In Alaska, Keith appears to be trying to wag the dog both ways with a “Dr. Al Gross” campaign portraying the good doctor as a salmon-slime-covered, hard-working, bear-killing, glacier-skiing Alaska everyman – good parts of which do describe Gross, the son of the late attorney general Av Gross, a true Alaska character.
And so now there are these contradictory bear stories – one new and one old, one told by a Gross hunting partner and at one time confirmed by Gross, one told now by Gross – with no real evidence to verify either given that Jones and Gross were the only witnesses to the shooting and disposed of the carcass afterward.
For many – who knows, maybe it’s most these days – this doesn’t really matter. They’re mired in the partisanship of the day and that goo resolves any issues as to the “truth.”
For those on the right and many leaning right, Gross’ new version of an old story makes him a liar. For those on the left and many leaning left, the fact Gross apparently did shoot at the bear is the same as the claim he killed a bear in self-defense.
Who knows what the few true independents in the state think in a world where truths have become personal, as in they are what you believe not necessarily what the evidence supports. And the evidence here for anything is sketchy.
Since the two hunters skinned the bear and delivered the hide and skull to the state in order to comply with the Defense of Life and Property (DLP) law that allows people to shoot bears in self-defense, they surely know who killed it. It’s not hard for even hunters with limited experience to tell lethal wounds from non-lethal wounds, especially if one hunter is shooting with a rifle and the other with a shotgun.
Unfortunately, no one knows what sort of weapon Gross was shooting when the shooting began 25 years ago, and his campaign has so far refused to say. Jones isn’t talking at all.

## Provided material
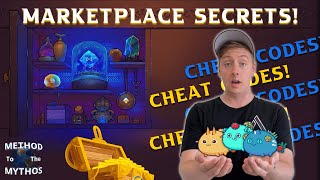 How To Find The BEST Axies! Marketplace Secrets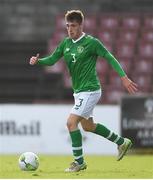 16 October 2018; Jack James of Republic of Ireland during the 2018/19 UEFA Under-19 European Championships Qualifying Round match between Republic of Ireland and Netherlands at City Calling Stadium, in Lissanurlan, Co. Longford. Photo by Harry Murphy/Sportsfile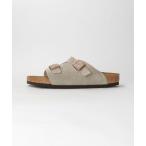 サンダル 「BIRKENSTOCK」チューリッヒ スエード ベージュ サンダル メンズ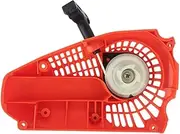 XXUMKL Fit For 2500 Chainsaw Garden Tools Gas Power Chainsaw Accessories Recoil Starter Hand Pulled Device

## Task requirements
[1] In the excerpt about the Al Gross bear story, what did the two hunters deliver to the state, and under which law?
[2] Reproduce, word for word, the part of the Al Gross bear-story excerpt that opens with the words containing "For those on the right" and closes with "anything is sketchy.".

## Answers to the problems
[1] They delivered the bear's hide and skull to comply with the Defense of Life and Property (DLP) law.

[2]
For those on the right and many leaning right, Gross’ new version of an old story makes him a liar. For those on the left and many leaning left, the fact Gross apparently did shoot at the bear is the same as the claim he killed a bear in self-defense.
Who knows what the few true independents in the state think in a world where truths have become personal, as in they are what you believe not necessarily what the evidence supports. And the evidence here for anything is sketchy.